頼れるチームリーダーが、ひと振りで決めた。鹿児島工・鮫島だ。延長10回表2死。外角スライダーをたたいた打球は、バックスクリーンに飛び込む特大の勝ち越しソロ。「自分で決めようと強い気持ちをもって思い切り振った」。あこがれのマリナーズ城島ばりのフルスイングが、チームを4強に導いた。
攻守に存在感を示した。相手の強力打線に内角攻めの強気のリードでエース榎下を引っ張った。10回を10安打2失点、2試合連続の完投勝利をサポート。「相手は外角の直球を狙っていたので、内角を中心に攻めました」。140キロの直球と98キロのスローカーブを巧みに織り交ぜ、最大42キロの緩急差で、的を絞らせなかった。
鮫島は春先に肺炎で約2カ月間、戦線離脱した。鮫島抜きで臨んだ春の県大会では鹿児島商に準々決勝で敗れた。チームは大黒柱を失い、まとまりを欠いた。「長い間、チームを離れて迷惑をかけた。夏は成果を出さないといけないと思った」。6月に復帰した鮫島は、それまで500回だった2キロの鉄バット・スイングを1000スイングに増やし、雪辱に燃えた。

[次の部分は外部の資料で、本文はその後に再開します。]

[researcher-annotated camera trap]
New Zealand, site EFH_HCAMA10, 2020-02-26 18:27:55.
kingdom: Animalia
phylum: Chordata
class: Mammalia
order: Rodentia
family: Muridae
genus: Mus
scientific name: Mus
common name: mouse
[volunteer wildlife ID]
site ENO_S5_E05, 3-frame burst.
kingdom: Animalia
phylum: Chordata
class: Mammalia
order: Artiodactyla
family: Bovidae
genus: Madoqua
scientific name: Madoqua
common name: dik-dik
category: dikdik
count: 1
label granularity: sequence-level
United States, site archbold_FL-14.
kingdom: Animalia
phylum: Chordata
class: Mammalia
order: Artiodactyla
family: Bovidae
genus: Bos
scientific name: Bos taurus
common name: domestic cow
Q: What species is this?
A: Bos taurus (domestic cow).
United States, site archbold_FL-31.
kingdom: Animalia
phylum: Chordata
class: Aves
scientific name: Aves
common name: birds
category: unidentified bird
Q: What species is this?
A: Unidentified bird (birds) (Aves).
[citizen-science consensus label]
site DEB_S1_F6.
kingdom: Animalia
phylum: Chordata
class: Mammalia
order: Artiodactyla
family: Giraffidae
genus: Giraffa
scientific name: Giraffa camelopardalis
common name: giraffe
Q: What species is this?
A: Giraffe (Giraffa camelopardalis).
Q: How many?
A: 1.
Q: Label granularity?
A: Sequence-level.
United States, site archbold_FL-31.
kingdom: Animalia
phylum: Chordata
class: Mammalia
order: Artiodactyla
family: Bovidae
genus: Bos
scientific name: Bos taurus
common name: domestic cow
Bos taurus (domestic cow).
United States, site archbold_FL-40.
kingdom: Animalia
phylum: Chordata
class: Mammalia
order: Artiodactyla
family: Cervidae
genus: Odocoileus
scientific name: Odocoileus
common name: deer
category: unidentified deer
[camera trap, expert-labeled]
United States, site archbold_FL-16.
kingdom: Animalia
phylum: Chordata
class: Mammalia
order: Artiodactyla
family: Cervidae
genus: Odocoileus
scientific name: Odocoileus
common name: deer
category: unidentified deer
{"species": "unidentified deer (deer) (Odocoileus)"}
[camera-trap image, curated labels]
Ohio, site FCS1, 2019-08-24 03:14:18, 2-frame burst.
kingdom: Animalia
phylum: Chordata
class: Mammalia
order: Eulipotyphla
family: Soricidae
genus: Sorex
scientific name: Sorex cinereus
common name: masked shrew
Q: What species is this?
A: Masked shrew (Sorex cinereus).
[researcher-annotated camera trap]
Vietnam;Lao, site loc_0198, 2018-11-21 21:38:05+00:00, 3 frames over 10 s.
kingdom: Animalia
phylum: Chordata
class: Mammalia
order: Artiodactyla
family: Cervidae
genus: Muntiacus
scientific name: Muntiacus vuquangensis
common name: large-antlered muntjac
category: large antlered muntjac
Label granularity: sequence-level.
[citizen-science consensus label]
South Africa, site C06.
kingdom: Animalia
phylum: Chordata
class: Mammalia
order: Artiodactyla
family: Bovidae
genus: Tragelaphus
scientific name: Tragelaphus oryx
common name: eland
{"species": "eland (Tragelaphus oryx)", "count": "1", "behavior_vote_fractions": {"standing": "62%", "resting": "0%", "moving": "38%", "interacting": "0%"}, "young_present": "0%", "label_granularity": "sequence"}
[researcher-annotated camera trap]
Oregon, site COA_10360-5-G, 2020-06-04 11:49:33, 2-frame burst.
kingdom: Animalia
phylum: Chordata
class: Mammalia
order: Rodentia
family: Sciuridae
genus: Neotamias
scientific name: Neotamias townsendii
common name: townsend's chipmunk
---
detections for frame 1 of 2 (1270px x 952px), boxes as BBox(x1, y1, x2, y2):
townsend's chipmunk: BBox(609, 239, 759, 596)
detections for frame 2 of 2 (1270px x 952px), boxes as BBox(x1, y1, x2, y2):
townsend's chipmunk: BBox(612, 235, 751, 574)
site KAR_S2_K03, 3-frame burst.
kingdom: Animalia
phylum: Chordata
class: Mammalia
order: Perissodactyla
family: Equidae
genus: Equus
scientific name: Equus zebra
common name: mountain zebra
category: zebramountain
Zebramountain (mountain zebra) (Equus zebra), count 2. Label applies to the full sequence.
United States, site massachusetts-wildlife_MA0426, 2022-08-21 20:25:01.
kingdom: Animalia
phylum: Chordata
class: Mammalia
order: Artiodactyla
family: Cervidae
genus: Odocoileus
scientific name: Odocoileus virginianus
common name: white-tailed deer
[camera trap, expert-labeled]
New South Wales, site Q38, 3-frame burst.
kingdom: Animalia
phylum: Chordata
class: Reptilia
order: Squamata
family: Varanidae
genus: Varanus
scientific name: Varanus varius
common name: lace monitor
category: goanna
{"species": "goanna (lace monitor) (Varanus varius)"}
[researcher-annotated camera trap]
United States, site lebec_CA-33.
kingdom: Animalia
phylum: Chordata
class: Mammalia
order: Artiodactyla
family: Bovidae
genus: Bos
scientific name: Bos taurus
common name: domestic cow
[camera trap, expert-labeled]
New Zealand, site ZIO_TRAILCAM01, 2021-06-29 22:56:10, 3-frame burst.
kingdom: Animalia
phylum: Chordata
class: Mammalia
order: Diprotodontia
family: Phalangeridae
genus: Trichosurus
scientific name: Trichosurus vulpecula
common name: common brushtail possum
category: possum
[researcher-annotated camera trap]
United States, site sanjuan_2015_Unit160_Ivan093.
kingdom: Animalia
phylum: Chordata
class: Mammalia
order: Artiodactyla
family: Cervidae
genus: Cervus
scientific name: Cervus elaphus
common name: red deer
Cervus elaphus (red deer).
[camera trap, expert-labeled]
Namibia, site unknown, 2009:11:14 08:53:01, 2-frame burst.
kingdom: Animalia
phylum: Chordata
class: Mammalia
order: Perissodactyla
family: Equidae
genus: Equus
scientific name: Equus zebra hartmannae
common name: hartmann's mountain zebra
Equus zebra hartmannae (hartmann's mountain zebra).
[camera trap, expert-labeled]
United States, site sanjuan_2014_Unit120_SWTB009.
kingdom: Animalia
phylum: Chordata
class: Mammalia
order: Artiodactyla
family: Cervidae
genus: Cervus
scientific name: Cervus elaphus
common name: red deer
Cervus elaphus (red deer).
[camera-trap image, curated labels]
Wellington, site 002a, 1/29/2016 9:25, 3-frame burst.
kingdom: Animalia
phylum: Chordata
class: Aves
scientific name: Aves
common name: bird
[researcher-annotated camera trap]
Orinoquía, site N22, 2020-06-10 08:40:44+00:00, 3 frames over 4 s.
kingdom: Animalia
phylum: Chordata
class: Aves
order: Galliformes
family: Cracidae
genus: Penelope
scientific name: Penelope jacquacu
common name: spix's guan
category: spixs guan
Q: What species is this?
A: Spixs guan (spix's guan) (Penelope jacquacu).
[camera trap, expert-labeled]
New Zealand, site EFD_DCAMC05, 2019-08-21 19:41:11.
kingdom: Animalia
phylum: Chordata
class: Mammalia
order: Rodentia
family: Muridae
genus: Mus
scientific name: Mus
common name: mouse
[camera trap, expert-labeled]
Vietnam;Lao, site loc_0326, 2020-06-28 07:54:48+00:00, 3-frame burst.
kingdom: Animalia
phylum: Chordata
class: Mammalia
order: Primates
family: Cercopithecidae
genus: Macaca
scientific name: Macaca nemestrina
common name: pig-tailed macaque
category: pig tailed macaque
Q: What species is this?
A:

中迫俊明監督(47)は、人目をはばからず泣いた。「打った瞬間『神様(スタンドに)入れてください』と思っていた。しびれました。ここまで来るとは…」。鹿児島県勢では99年の樟南以来、7年ぶりの4強進出。感無量だった。鮫島の父哲郎さんは、中迫監督と同じ玉竜高野球部出身。03年に鹿児島工に異動した中迫監督に「ウチの哲新をお前に預ける」(哲郎さん)と、強豪校からの誘いのあった鮫島を預けた。人情味あふれる泣き虫監督の下で成長した男は、恩返しの一撃で応えた。
19日には、決勝進出をかけて早実と対戦。ともにOBにはソフトバンクの王監督(早実)と川崎(鹿児島工)を持つ不思議な縁もある。ナインは5月に鹿児島市内で招待試合で早実戦を3試合観戦した。「(相手エースの)斎藤君はウチでは手も足も出ない。あんなチームが甲子園で上位にいくんだろうと思っていた。そんなチームとやれるのは奇跡です」(中迫監督)。無印軍団を率いる鮫島は鹿児島弁で「ここまできたら、なんつぁならん(どうにもならない)」と、笑顔で腹を据えた。【浜崎孝宏】
◆鮫島哲新(さめしま・てっしん)1988年(昭63)4月19日、薩摩川内市生まれ。隈之城小2年のとき隈之城ソフトボール少年団に入り、小4から鶴峰小ソフトボール少年団に所属。月野中軟式野球部では中2のとき県大会4強。好きな選手は横浜多村、マリナーズ城島。趣味は音楽鑑賞。50メートル走6秒7、遠投95メートル。180センチ、87キロ。右投げ右打ち。